Improving the performance of TINKER, a molecular dynamics codebase
Posted: 4 Nov 2014 | 10:52
Justs Zarins reports on his work to improve the performance of TINKER, a molecular dynamics codebase. This 3-month dissertation project was undertaken as part of his MSc in High Performance Computing at EPCC. Justs has now joined EPCC as a post-graduate researcher.
TINKER has a leading implementation of the AMOEBA polarizable force-field which affords more accurate simulations, but at the cost of increased computation time. To focus the work it was decided to only look at the implicit solvation part of the code which calculates properties of systems immersed in a solvent without explicitly simulating particles that make up the solvent. The project was run in collaboration with researchers from Washington and Southampton universities.
The original code was partially parallelised using OpenMP. Running some test cases showed that parallel scaling was rather small, peaking at a speed-up factor of roughly 1.4. Analysing the code revealed that this was not actually that bad considering that only 35% of it was parallelised, allowing for a theoretical maximum speed-up of just 1.5 according to Amdahl’s law.
The first task then was to increase parallel coverage. Most of the code time was contained in a few large loops so this was deemed to be well suited for OpenMP. Parallel coverage was thus increased to 90% which yielded a speedup of 3.9. This is much smaller than the theoretical Amdahl’s law prediction of a maximal speed-up of 10! Further investigation provided evidence of suboptimal use of hardware which could be caused by memory contention due to the code being originally optimised for serial execution.
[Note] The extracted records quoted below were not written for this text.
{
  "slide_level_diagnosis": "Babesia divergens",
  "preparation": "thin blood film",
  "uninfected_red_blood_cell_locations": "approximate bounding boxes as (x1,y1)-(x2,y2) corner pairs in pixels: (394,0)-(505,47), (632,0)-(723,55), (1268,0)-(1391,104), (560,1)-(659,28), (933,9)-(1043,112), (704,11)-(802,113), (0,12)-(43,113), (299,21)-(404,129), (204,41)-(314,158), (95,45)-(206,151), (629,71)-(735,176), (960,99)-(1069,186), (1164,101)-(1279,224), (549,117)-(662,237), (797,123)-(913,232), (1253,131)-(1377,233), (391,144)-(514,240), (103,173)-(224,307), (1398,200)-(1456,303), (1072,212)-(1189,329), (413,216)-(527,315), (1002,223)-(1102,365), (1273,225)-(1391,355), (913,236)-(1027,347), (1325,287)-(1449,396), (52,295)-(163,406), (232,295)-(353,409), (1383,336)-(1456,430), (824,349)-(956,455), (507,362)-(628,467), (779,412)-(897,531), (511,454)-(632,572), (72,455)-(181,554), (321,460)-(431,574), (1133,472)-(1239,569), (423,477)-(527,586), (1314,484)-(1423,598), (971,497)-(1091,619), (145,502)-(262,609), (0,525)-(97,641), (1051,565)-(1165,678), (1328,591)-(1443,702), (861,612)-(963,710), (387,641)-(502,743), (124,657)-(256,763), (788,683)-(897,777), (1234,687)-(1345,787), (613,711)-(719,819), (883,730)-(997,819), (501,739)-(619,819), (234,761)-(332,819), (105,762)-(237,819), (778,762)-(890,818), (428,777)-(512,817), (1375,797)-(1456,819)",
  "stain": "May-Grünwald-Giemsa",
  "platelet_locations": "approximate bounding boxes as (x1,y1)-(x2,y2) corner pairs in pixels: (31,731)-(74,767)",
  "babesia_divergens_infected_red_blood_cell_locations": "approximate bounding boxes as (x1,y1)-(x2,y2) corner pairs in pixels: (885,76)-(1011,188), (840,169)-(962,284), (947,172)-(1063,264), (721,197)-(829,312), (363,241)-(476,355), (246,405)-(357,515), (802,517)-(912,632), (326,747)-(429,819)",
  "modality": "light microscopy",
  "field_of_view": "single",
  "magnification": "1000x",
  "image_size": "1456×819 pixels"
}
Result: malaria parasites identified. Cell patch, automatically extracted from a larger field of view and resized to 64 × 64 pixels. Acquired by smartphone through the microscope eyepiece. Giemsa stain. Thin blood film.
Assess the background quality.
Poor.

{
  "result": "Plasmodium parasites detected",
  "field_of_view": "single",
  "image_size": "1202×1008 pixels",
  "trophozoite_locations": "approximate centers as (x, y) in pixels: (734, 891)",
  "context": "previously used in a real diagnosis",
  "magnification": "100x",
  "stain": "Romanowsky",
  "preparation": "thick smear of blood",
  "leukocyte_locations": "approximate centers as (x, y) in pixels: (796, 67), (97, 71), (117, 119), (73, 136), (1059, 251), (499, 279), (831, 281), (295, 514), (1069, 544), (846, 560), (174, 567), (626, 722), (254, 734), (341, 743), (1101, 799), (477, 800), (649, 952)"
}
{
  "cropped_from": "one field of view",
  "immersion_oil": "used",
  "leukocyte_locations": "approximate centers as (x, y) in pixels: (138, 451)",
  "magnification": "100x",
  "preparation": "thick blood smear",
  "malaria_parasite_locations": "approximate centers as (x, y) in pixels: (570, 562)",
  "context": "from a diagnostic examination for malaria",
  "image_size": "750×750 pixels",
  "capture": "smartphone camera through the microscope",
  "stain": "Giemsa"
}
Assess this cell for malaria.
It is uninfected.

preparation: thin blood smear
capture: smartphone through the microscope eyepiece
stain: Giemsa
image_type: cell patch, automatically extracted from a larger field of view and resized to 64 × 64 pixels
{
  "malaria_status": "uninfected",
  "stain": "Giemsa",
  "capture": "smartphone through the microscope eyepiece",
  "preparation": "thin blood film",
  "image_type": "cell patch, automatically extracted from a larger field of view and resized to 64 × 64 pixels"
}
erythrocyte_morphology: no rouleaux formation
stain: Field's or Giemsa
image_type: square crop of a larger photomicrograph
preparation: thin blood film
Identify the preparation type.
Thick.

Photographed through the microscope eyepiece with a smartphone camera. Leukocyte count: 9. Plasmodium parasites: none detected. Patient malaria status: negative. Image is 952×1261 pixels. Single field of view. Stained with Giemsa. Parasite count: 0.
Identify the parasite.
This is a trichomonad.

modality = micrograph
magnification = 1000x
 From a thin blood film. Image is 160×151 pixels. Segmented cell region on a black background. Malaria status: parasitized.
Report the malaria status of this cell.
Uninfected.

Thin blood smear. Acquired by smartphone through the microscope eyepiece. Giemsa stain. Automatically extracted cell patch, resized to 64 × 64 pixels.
In an ideal world I would have spent time exploring these issues in more depth and rewriting the code to fix them, as any industrious HPC practitioner would. However, it is worth taking a step back and noting that the actual users of the software were glad to receive the speed boost. So while bigger code changes are likely needed to push the performance further, at least for the moment the researchers’ curiosity can be satisfied a few times faster.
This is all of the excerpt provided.